• **SET EXERCISE**
Set down the passage of the D move-semantics post from "by the compiler, so" to "so it will.", word for word.

• **SELECTION**
○ ○ ○
If draw is a free function, then

Bezier(100, 100, 133, 200, 166, 200, 200, 200).draw()

is literally transformed into

draw(Bezier(100, 100, 133, 200, 166, 200, 200, 200))

by the compiler, so the behavior of those two lines is identical. And as I said above, that means that a move is made. Because it's dealing with a temporary, the compiler knows that the value is unique and that it can therefore do a move instead of a copy, so it will.

> Sorry if some of my statements above sound presumptuous, but I'm
> really really excited about D, and really really want to get away from
> C++, so please bear with me... Thanks!

I'm not sure why it would sound presumptious if you're asking whether you're understanding or guesses about how D works are wrong. Questions are certainly welcome. We all want to see D succeed.

Here's a related question on SO that might help you as well:

http://stackoverflow.com/questions/6884996/questions-about-postblit-and-move-semantics/6886520#6886520

- Jonathan M Davis
October 23, 2014
Hi Jonathan and thanks again for your kind replies.
○ ○ ○
• **MATERIAL SHOWN**

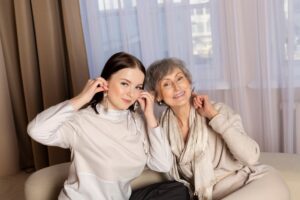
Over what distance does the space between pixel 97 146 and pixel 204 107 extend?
0.46 metres

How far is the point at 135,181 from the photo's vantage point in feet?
5.52

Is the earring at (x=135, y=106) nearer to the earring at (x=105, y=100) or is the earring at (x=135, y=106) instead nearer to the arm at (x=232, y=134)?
the earring at (x=105, y=100)

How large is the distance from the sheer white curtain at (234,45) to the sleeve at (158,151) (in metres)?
0.76

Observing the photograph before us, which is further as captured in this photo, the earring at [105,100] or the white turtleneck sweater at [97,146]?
the earring at [105,100]

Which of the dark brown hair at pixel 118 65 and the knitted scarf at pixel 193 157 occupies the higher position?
the dark brown hair at pixel 118 65

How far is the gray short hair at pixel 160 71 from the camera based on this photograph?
154 centimetres

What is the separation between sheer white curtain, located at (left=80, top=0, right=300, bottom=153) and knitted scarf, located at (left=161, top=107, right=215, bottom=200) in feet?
2.05

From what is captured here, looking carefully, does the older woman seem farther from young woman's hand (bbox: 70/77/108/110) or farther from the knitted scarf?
young woman's hand (bbox: 70/77/108/110)

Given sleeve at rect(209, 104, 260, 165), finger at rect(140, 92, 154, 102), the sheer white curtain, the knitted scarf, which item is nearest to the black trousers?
the knitted scarf

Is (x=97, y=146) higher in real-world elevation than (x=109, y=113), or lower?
lower

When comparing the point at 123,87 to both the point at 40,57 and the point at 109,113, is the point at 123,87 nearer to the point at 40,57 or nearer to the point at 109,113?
the point at 109,113

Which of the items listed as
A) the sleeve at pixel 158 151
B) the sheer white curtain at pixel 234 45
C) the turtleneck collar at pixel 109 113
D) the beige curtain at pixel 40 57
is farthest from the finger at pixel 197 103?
the beige curtain at pixel 40 57

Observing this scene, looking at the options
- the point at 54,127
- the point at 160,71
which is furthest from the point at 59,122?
the point at 160,71

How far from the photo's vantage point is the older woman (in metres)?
1.45
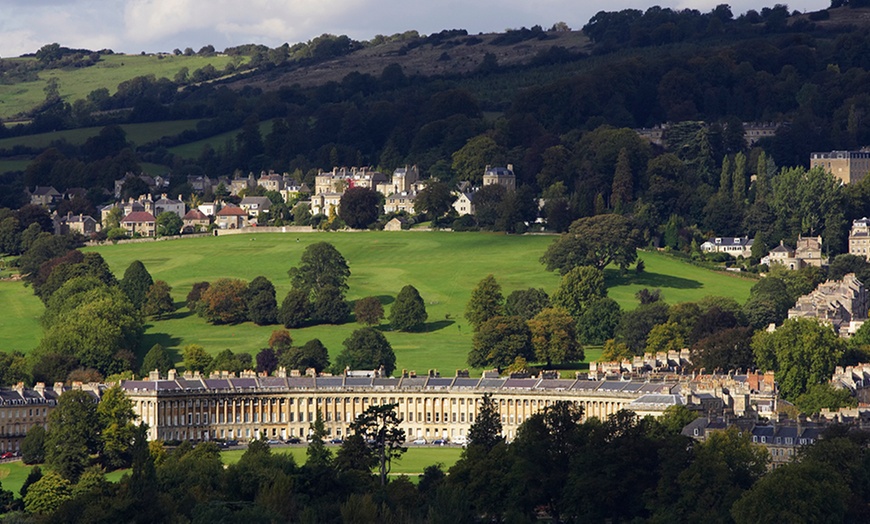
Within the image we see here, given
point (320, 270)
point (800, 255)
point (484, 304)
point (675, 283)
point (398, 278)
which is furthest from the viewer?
point (800, 255)

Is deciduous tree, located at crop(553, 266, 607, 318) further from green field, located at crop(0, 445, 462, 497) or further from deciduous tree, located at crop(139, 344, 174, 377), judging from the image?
green field, located at crop(0, 445, 462, 497)

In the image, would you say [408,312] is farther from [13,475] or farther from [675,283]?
[13,475]

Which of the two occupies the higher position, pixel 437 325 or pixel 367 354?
pixel 367 354

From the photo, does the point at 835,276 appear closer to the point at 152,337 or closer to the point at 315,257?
the point at 315,257

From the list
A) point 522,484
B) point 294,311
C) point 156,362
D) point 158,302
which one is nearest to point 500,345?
point 294,311

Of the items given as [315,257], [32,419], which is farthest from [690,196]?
[32,419]
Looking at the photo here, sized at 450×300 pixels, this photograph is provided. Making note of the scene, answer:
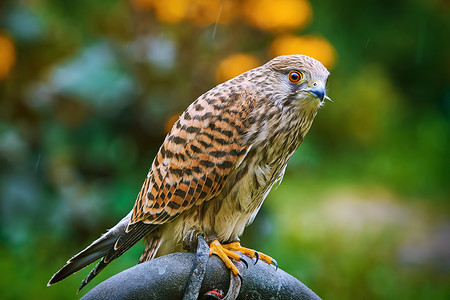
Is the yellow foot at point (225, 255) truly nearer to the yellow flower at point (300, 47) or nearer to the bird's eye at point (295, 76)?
○ ○ ○
• **WRITTEN SOLUTION**
by the compiler, so the behavior of those two lines is identical. And as I said above, that means that a move is made. Because it's dealing with a temporary, the compiler knows that the value is unique and that it can therefore do a move instead of a copy, so it will.